Writing your own model

A model class can be created to fit any function, or interface with external code.

Overview

A single model is defined by the parameters of the model - stored as sherpa.models.parameter.Parameter instances - and the function that takes the parameter values along with an array of grid values to calculate values of the model. This is packaged together in a class for each model, and instances of this class can then be used to fit data.

Sherpa provides several base classes in sherpa.models.model; the most commonly used ones are:

  • ArithmeticModel is the main base class for deriving user models since it supports combining models (e.g. by addition or multiplication) and a cache to reduce evaluation time at the expense of memory use.

  • ArithmeticConstantModel and modelArithmeticFunctionModel are less general than ArithmeticModel and can be used to represent a constant value or a function.

  • RegriddableModel1D and RegriddableModel2D which build on ArithmeticModel to allow a model to be evaluated on a separate grid and then re-binned or interpolated onto the requested grid.

To define a new model, a new class inherits from one of these base classes and implements an __init__ method that defines the model parameters and a calc method that, given the parameter values and the coordinates at which the model is to be evaluated, returns the model values.

Calculating the model values

Many Sherpa models are set up to work with both integrated and non-integrated data, some might even work with data of different dimensionality. Because of that, the input to the calc method can take several forms:

  • For Data1D data, the input is calc(pars, x, **kwargs)

  • For Data1DInt data, the input is calc(pars, xlo, xhi, **kwargs), where xlo and xhi are the lower and upper bounds of the bins in the independent coordinate.

  • For Data2D data, the input is calc(pars, x0, x1, **kwargs). x0 and x1 are flattened arrays for the two independent coordinates, so they are one-dimensional.

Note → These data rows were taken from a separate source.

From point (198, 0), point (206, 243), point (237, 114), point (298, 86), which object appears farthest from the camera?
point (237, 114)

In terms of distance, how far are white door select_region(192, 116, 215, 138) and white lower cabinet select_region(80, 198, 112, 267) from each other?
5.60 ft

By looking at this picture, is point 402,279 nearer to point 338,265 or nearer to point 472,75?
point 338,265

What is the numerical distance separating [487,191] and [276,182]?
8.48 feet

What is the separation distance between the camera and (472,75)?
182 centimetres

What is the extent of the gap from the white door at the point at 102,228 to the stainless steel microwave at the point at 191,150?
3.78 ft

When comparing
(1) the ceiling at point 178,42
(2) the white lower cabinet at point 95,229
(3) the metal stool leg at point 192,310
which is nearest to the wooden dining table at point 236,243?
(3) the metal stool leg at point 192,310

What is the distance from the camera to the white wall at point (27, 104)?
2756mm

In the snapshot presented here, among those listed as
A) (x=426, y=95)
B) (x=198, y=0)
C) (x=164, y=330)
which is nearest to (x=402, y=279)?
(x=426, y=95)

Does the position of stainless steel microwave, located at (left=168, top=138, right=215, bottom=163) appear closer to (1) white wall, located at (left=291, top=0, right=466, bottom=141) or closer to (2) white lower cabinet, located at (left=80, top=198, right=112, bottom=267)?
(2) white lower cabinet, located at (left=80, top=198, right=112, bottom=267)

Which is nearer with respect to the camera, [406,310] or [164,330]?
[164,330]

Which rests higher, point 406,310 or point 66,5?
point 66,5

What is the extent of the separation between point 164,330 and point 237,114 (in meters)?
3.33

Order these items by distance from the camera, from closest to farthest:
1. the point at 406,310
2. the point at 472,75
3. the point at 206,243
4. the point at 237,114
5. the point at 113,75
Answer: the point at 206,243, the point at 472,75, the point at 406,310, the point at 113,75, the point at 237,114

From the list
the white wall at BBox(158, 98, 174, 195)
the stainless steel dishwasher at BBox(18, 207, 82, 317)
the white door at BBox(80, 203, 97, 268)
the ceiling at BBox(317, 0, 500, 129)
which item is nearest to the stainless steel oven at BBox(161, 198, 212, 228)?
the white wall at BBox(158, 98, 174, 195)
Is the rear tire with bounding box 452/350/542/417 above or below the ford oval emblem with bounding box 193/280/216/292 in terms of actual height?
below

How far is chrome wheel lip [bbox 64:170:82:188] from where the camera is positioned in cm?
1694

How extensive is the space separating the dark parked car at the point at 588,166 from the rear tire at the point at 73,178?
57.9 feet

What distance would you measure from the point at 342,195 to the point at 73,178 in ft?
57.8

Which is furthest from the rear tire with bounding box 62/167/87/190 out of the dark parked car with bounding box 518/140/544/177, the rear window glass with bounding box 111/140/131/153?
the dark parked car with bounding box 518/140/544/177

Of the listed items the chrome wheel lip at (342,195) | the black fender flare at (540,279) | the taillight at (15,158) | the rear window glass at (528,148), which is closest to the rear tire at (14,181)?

  • For Data2DInt data, the input is calc(pars, x0lo, x1lo, x0hi, x1hi, **kwargs). Here, x0lo and x0hi are the lower and upper bounds of the bins in the first coordinate of the independent variable, and x1lo and x1hi are the lower and upper bounds of the bins in the second coordinate.

  • For DataPHA data, the input is calc(pars, xlo, xhi, **kwargs), where x could be given in either energy or wavelength units, depending on the setting of set_analysis.

Sherpa provides other data classes and users can implement their own data classes, that might follow different conventions, but the cases listed above cover the typical use of Sherpa.

In all cases, **kwargs are keywords that the model might accept (this feature is not used by most Sherpa models) and pars is a list of parameter values, in the same order as they are listed in the model instances:

>>> from sherpa.models.basic import Gauss1D
>>> mdl = Gauss1D(name='mygauss')
>>> print([p.fullname for p in mdl.pars])
['mygauss.fwhm', 'mygauss.pos', 'mygauss.ampl']

Often, in Sherpa, we want models to work with both integrated and non-integrated datasets, and thus calc is defined to accept a flexible number of arguments. In the most general form, you can use def calc(self, pars, *args, **kwargs) and the code in calc can branch depending on how long *args. For a 1D model, you can also say def calc(self, pars, x, xhi=None, **kwargs) and then xhi will be None for non-integrated data; the same works similarly for 2D data.

Here is an example for a 1D model:

>>> from sherpa.models import model
>>> class LinearModel(model.RegriddableModel1D):
...     def __init__(self, name='linemodel'):
...         self.slope = model.Parameter(name, 'slope', 1, min=-10, hard_min=-1e20, max=10, hard_max=1e20)
...         super().__init__(name, (self.slope, ))
...
...     def calc(self, pars, *args, **kwargs):
...         if len(args) == 1:
...             return args[0] * pars[0]
...         elif len(args) == 2:
...             xlo, xhi = args
...             return (xlo + xhi) / 2 * pars[0]
...         else:
...             raise ValueError('This model only works in 1 dimension')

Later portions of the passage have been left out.